***** Extract to read
There is a risk of confusion here between local rep/shop steward (who may well be voted in, or more likely will get the job because no-one else wants it) and the full-time union official - the employee of the union dealing with this workplace.

For a problem like this, you should be dealing directly with the full-time union official, not your local shop steward.


----------



## Sue Ellen (7 May 2010)

1234 said:


> It would help if you could post some details of these allegations made again you.



It may also be necessary not to post too much identifying information on this matter.


----------



## alan11 (28 Aug 2010)

*up date*

Thanks for the responses.  An up date!
HR asked Manager for the allegations in writing and evidence, I was given this and responded in writing.  As a result of my response its no longer a disciplinary issue and I am being moved without prejudice to another unit and an investigator assigned. He interviewed all involved, I was given copies of the interviews.  Its horrible and frightening how far this manager went.  There was no complaint he trawled and he lied and made up false allegations.

The chair of the board backed up his manager 100% even though the story didn't stack up and he wrote a letter and went to a meeting asking for me to be sacked with out ever laying eyes on me.
**********
***** Data under study
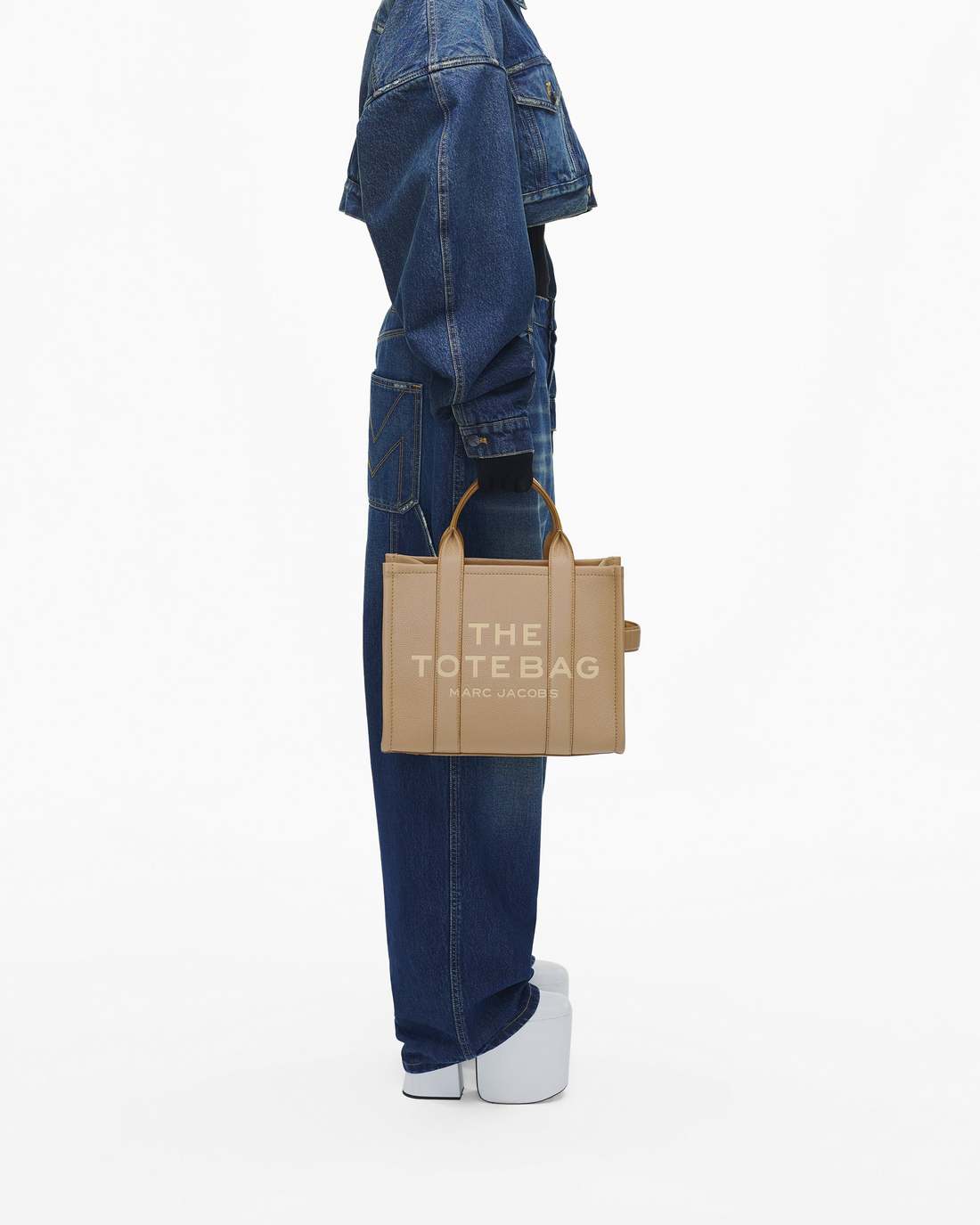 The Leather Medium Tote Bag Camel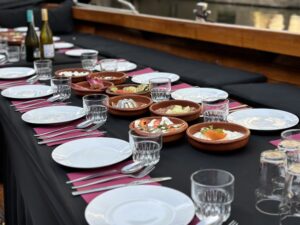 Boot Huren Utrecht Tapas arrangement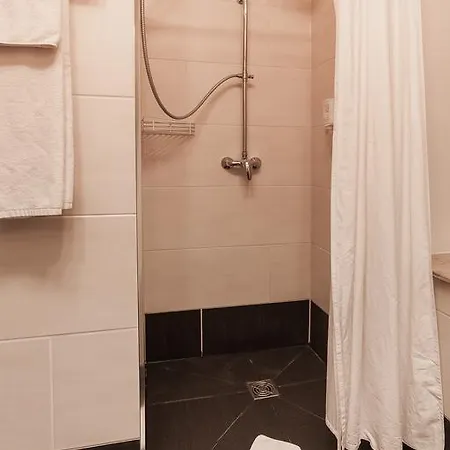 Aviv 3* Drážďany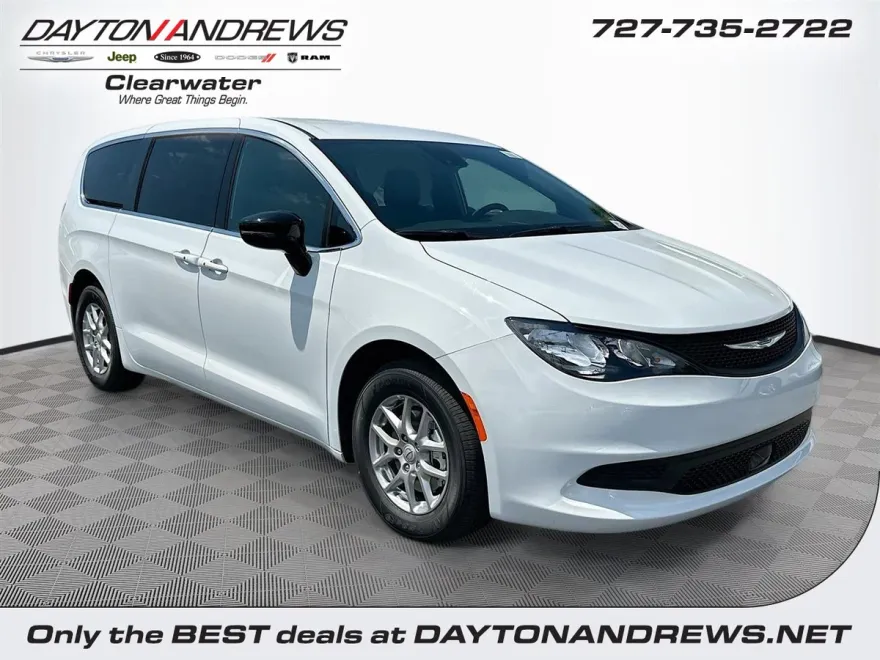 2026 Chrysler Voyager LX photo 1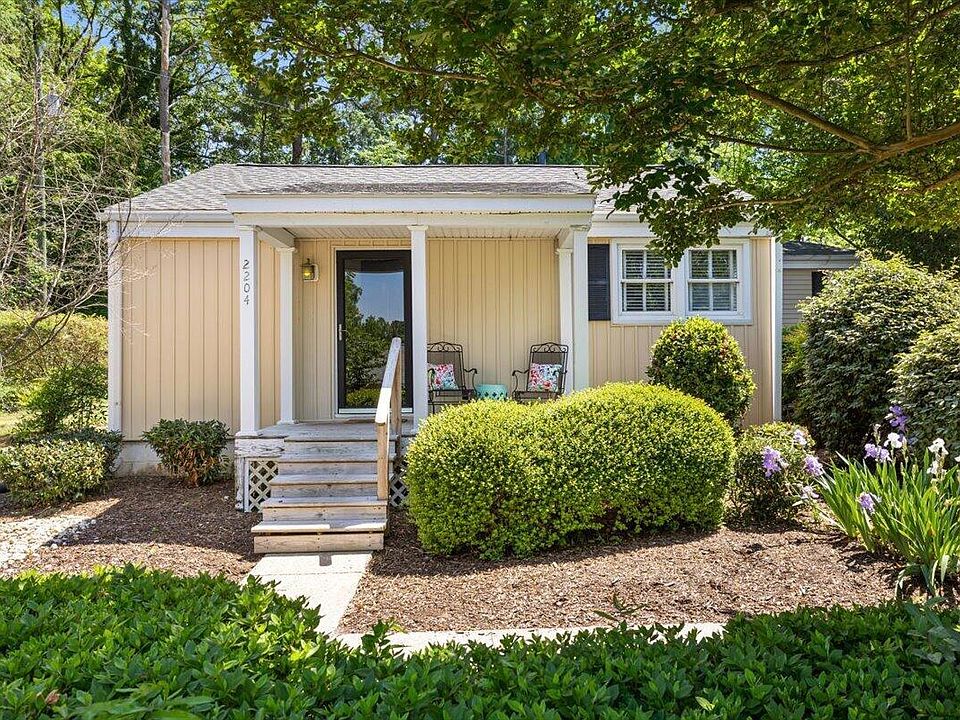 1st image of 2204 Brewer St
**********
***** Data under study
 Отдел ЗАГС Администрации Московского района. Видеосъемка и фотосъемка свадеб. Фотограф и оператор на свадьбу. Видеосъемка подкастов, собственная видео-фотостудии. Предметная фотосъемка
**********
What to produce.
Rewrite the forum thread on union representation from "For a problem" up to and including "made again you.", replacing "full-time union official" with "paid union organizer".

Expected answer.
For a problem like this, you should be dealing directly with the paid union organizer, not your local shop steward.


----------



## Sue Ellen (7 May 2010)

1234 said:


> It would help if you could post some details of these allegations made again you.